BEGIN Exercise data

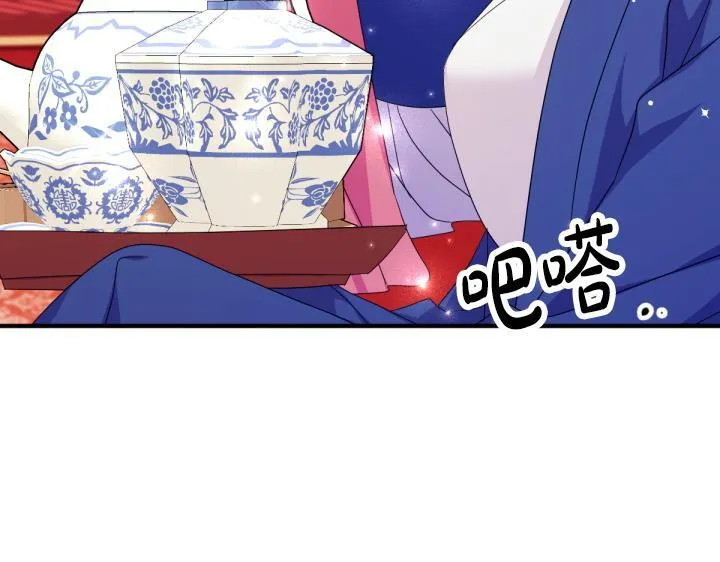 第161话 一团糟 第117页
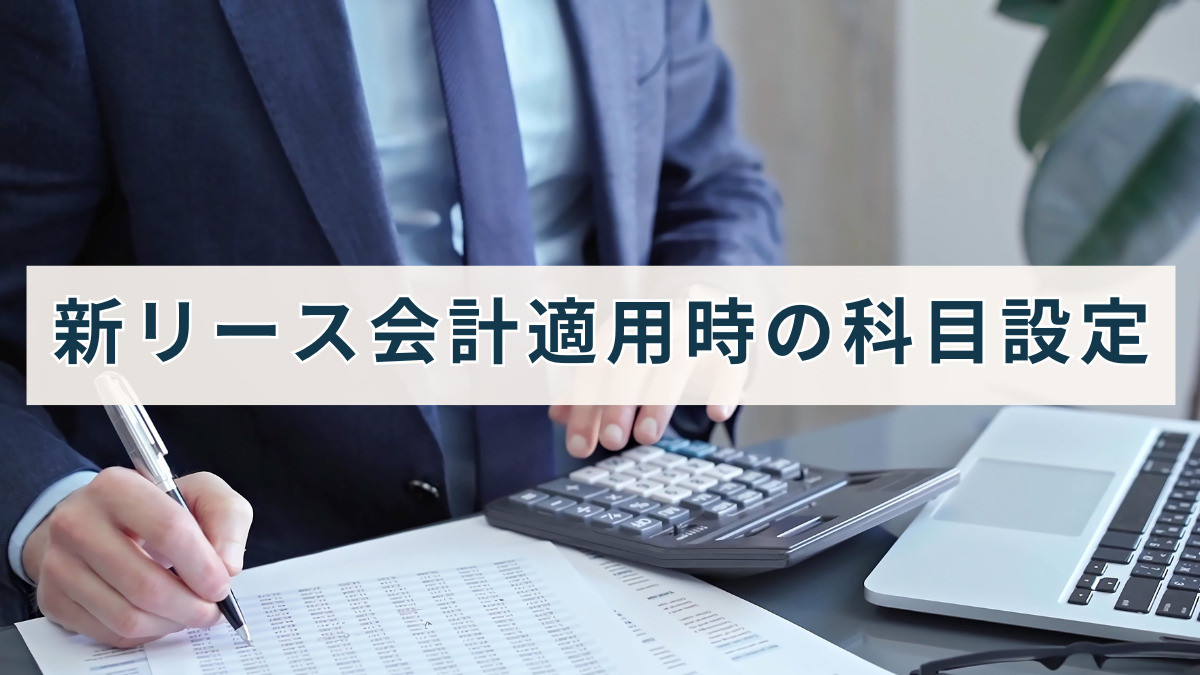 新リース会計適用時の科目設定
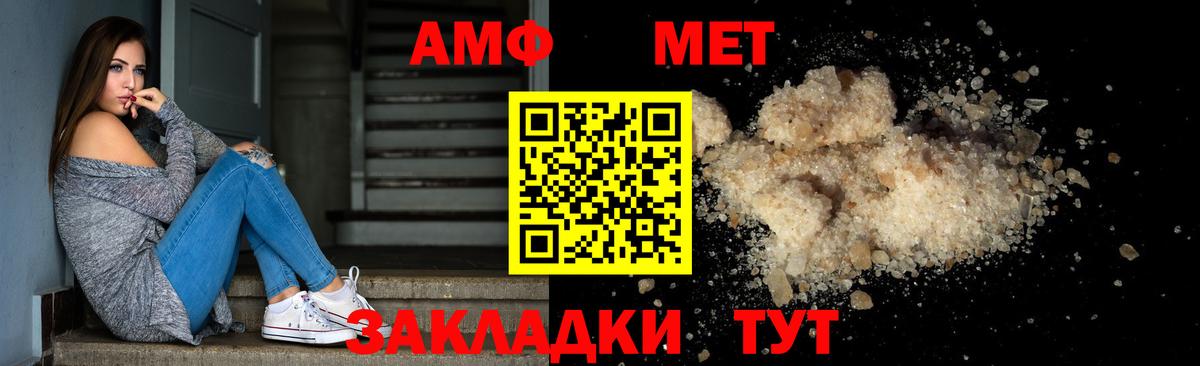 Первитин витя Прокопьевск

END Exercise data

▸ **Instructions for the task**: Reproduce the data in full. Do not carry over any picture.

▸ **Solution to this exercise**:
 第161话 一团糟 第117页
 新リース会計適用時の科目設定
 Первитин витя Прокопьевск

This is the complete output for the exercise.